By Sr Bernadette Mary Reis, fsp
Catholics of Hispanic/Latino descent are in the midst of celebrating Hispanic Heritage Month in the United States. Running from 15 September to 15 October, the annual observance provides Catholic Hispanic/Latinos the opportunity of exploring their own contribution in the life of the wider Catholic community in the country.
This year, the month has significant meaning as the Hispanic/Latino Catholic community continues to process the national V Encuentro of Hispanic/Latino Ministry that took place in 2018. This year’s observance, however, also coincides with the publication of Pope Francis’s new Encyclical Fratelli tutti.
In an interview with Bishop Cepeda, Auxiliary Bishop of the Archdiocese of Detroit and Chairman of the United States Bishops’ Subcommittee on Hispanic Affairs, explains the gifts that Hispanic/Latino Catholics contribute. These gifts fit in well with Pope Francis’s proposal of fraternity and social friendship in the Encyclical and are well understood by Hispanic/Latino Catholics because, as Bishop Cepeda says, “the Pope speaks our language”.
Context of Hispanic/Latino Catholics in the U.S.
Hispanic Heritage Month highlights the “historic and current contribution of Hispanic and Latinos and their leadership in all spheres of our Church and our society”, Bishop Cepeda says. In preparation for the last V Encuentro in 2018, he says that significant demographic research was conducted. That research shows that “from 1990 to 2016 the U.S. Hispanic/Latino Catholic population increased by about 13.7 million, while the overall U.S. Catholic population only increased by about 3.6 million.”
This growth is “something to be celebrated”, the Bishop continues. In 2016, about 52% of the general Hispanic/Latino population identified themselves as Catholic when surveyed. If the Hispanic/Latino population continues to grow at the same rate, they will represent about 60% of the Catholic population in the U.S. in the year 2040, Bishop Cepeda says.
The most important gift that Hispanic/Latino Catholics bring to the Church in the U.S. is the faith, Bishop Cepeda says.
“We celebrate our faith within our Church, in our communities. We celebrate our faith with our families, and we want to continue to celebrate our faith in the larger context of our society.”

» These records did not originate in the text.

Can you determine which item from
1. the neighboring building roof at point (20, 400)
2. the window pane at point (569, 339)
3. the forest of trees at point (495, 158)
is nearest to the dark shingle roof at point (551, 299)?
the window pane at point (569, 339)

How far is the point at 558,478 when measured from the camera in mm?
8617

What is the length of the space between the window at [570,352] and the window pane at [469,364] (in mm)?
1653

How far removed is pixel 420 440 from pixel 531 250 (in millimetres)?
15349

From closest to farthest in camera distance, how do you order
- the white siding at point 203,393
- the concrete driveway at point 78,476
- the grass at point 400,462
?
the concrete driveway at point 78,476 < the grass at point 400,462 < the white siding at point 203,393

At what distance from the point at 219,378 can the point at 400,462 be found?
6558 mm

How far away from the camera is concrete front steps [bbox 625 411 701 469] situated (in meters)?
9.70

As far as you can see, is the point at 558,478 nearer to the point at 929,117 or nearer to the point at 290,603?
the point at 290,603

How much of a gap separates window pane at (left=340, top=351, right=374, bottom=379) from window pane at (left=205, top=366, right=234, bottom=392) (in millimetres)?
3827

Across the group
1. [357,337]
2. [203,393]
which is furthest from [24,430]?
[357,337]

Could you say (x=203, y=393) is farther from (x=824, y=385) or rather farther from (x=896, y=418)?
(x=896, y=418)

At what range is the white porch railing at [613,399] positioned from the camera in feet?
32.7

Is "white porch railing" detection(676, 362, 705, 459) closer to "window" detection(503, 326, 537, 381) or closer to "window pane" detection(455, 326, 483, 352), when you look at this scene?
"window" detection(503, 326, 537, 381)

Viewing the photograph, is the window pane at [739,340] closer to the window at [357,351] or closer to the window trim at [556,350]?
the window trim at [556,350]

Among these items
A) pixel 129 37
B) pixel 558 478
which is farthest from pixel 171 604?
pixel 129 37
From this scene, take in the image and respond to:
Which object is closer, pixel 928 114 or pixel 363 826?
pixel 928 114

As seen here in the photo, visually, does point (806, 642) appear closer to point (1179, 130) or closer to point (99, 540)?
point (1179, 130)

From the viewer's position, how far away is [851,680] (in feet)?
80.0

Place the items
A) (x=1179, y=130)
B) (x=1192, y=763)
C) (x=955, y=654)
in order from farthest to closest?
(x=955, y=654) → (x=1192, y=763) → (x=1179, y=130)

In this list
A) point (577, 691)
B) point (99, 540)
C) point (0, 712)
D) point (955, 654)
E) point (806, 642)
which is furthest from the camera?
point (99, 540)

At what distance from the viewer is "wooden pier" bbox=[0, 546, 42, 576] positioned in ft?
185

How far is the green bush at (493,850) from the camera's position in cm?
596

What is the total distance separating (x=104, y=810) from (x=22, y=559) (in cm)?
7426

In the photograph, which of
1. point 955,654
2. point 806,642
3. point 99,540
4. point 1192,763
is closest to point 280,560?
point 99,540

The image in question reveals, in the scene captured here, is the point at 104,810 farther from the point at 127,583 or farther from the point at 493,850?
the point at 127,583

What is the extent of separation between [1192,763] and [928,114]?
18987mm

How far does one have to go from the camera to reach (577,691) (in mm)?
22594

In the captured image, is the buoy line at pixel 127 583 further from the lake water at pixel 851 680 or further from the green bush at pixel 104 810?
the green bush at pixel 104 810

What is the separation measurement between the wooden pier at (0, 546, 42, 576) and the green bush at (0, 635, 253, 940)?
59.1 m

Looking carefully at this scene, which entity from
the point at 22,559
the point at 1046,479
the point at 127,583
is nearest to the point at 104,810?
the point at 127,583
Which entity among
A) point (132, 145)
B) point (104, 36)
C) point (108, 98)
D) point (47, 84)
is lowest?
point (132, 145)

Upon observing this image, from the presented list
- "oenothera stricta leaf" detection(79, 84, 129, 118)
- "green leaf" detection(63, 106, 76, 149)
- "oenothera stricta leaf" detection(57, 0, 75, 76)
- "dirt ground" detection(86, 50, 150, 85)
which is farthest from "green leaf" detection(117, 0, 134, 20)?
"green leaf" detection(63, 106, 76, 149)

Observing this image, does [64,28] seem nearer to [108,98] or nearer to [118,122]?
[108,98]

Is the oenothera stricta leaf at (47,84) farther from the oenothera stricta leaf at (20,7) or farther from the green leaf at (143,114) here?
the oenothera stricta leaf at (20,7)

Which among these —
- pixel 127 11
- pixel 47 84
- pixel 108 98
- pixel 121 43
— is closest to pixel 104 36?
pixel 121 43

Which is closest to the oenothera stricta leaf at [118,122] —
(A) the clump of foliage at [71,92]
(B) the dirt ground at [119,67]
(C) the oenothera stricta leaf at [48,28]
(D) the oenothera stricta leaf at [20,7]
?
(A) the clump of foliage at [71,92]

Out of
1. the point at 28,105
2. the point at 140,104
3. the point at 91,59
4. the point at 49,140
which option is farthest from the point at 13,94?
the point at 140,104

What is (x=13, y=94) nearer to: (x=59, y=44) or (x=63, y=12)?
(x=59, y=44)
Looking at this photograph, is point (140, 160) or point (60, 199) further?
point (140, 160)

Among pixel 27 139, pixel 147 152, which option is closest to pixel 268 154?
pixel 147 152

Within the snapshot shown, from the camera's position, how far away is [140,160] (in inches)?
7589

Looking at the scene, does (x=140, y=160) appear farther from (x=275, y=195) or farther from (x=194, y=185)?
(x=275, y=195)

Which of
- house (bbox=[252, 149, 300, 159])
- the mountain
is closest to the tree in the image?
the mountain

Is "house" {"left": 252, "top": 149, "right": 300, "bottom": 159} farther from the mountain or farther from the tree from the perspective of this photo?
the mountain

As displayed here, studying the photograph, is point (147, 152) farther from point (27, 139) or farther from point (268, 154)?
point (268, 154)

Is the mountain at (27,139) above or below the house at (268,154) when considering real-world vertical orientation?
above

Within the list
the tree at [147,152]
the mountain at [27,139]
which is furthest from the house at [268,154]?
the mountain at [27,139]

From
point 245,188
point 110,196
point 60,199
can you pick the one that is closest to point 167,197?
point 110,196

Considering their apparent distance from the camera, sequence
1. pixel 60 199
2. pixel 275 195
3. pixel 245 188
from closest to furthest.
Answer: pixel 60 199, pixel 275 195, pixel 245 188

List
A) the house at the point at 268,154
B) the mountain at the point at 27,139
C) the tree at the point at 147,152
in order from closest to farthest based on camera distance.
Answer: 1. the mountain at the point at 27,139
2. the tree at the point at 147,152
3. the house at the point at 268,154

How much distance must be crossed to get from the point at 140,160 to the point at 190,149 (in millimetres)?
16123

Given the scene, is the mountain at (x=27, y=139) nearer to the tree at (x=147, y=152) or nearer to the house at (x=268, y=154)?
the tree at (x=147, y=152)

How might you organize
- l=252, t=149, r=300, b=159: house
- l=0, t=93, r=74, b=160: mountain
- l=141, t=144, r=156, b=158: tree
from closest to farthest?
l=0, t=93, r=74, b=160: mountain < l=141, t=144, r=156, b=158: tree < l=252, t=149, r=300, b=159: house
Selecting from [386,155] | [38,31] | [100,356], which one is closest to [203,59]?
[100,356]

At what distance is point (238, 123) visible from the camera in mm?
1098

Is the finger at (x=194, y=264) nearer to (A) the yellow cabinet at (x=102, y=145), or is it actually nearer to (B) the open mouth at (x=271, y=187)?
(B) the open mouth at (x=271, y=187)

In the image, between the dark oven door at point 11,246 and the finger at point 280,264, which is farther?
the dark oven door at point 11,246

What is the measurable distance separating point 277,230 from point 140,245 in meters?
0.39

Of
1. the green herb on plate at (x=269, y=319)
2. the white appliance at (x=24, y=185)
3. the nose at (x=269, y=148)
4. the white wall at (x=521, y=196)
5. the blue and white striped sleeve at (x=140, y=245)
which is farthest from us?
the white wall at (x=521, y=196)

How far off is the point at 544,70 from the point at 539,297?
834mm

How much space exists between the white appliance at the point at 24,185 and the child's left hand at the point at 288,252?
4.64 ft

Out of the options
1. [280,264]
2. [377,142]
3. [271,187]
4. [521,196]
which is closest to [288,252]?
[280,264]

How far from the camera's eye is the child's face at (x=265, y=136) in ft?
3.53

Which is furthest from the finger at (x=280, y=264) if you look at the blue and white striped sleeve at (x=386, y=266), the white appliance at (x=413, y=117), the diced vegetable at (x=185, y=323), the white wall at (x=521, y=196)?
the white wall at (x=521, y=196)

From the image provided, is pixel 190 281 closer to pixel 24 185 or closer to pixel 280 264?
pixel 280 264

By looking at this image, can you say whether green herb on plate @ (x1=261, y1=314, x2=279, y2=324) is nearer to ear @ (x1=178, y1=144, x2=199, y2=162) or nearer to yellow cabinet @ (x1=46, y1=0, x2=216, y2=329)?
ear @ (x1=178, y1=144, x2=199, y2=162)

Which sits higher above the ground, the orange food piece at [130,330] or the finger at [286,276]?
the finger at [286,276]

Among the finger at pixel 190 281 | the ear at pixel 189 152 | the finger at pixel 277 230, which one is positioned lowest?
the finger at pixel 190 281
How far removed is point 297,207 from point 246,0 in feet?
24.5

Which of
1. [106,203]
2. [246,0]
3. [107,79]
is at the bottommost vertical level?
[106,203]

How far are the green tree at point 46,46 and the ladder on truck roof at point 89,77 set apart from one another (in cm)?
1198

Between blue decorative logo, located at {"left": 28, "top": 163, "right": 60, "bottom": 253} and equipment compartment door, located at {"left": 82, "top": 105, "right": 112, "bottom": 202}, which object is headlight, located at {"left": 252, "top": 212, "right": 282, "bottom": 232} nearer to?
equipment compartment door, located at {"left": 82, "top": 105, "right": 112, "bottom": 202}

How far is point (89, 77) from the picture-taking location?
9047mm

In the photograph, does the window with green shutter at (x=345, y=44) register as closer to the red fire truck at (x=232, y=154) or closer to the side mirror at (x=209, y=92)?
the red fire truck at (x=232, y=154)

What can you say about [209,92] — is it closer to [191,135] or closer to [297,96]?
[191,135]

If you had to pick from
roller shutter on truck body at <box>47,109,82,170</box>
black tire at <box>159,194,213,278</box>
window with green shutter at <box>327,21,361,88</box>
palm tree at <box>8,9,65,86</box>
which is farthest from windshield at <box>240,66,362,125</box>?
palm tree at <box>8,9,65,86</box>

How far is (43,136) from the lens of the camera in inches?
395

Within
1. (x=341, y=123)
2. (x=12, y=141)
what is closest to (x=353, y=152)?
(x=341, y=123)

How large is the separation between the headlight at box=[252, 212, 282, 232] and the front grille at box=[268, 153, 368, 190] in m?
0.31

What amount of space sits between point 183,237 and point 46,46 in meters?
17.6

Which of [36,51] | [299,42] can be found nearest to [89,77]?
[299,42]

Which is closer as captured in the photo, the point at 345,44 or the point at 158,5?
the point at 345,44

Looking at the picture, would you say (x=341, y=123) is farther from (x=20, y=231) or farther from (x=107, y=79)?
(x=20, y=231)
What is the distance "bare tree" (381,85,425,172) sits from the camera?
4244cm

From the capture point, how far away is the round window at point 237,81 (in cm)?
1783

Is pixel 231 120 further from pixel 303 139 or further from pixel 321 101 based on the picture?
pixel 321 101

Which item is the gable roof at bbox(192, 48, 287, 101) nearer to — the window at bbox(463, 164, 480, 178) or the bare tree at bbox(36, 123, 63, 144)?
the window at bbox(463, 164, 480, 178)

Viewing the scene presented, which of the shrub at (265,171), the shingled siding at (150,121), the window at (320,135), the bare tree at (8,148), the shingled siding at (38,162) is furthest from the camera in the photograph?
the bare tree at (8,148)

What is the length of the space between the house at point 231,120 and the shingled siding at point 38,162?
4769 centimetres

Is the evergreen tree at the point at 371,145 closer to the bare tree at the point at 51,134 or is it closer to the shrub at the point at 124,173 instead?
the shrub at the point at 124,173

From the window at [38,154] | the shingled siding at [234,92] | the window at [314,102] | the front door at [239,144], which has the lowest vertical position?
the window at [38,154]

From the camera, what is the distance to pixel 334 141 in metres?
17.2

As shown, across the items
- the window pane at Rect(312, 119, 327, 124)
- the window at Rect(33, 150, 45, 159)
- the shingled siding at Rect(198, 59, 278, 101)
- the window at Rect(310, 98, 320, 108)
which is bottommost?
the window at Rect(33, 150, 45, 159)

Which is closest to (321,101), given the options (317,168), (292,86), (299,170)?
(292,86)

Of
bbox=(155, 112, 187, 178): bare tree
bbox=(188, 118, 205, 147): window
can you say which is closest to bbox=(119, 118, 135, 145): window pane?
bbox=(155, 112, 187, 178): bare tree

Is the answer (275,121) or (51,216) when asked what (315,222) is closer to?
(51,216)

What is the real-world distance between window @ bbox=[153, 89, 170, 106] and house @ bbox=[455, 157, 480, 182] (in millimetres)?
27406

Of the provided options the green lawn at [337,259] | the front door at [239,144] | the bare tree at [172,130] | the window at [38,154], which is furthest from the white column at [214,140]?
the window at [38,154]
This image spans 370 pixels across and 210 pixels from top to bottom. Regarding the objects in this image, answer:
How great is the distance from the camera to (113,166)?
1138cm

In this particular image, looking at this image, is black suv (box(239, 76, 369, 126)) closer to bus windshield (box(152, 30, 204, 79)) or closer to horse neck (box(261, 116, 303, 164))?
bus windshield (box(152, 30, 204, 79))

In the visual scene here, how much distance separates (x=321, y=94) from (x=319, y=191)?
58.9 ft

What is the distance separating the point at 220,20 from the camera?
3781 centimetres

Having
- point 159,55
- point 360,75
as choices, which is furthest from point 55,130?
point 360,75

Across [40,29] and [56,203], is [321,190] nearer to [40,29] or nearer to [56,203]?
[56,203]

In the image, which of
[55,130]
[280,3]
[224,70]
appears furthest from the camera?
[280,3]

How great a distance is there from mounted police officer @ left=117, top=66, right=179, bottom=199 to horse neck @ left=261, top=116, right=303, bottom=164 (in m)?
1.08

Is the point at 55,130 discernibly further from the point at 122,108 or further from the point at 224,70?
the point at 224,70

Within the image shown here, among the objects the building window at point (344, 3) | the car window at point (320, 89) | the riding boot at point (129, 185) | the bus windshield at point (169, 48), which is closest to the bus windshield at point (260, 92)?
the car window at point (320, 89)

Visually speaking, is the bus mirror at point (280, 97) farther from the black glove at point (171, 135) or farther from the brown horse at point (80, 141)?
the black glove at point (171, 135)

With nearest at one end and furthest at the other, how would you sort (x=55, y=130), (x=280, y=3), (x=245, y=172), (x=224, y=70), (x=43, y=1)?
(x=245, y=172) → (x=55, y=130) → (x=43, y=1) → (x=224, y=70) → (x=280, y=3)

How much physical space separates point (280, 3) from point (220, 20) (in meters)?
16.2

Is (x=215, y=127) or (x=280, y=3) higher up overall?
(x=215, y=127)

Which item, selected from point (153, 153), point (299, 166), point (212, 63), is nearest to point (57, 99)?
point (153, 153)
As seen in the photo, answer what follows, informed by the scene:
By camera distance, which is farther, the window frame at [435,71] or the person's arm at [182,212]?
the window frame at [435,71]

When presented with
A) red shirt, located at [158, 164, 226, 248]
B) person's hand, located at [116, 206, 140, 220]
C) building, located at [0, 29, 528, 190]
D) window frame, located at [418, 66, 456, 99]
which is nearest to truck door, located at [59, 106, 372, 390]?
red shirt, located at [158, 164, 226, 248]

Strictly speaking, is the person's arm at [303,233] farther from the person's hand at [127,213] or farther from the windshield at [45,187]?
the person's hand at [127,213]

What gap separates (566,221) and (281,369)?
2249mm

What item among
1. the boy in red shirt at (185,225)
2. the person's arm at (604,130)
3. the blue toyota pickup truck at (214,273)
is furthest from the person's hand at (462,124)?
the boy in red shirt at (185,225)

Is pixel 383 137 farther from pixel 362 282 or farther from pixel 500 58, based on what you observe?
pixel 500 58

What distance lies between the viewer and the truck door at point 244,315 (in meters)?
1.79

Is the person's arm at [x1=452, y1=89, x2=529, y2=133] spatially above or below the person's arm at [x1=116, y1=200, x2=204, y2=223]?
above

Bishop Cepeda then says one of the greatest gifts is the “sense of community…that sense of being together, of solidarity, of being united with our own planet, celebrating and respecting life, our own Catholic traditions, our great love for Our Lady and the celebration of our faith through the sacraments.”
This is a sign of hope, the Bishop says, in a society divided by racism that is also grappling with Covid. “We find strength within our families”, he said, “and I think that’s one of the greatest gifts – and that openness to talk to one another, to listen to one another and to be able to encounter one another.”
Latinos with a Latino Pope
It was with “great joy” that the Hispanic/Latino population in the U.S. received the news that a fellow Latino had been elected Pope in 2013.
“He speaks our language. He knows our hearts and we are together with him. … The best thing about Evangelii gaudium when he talks about a culture of encounter, he’s speaking our language. And I think that’s so important for us when he invites us to take the first step, to go as a Church that is not afraid to be missionary, that is not afraid to take that first step, to primeriar. We understand that language. And I think that really helps us to move forward as missionary disciples.”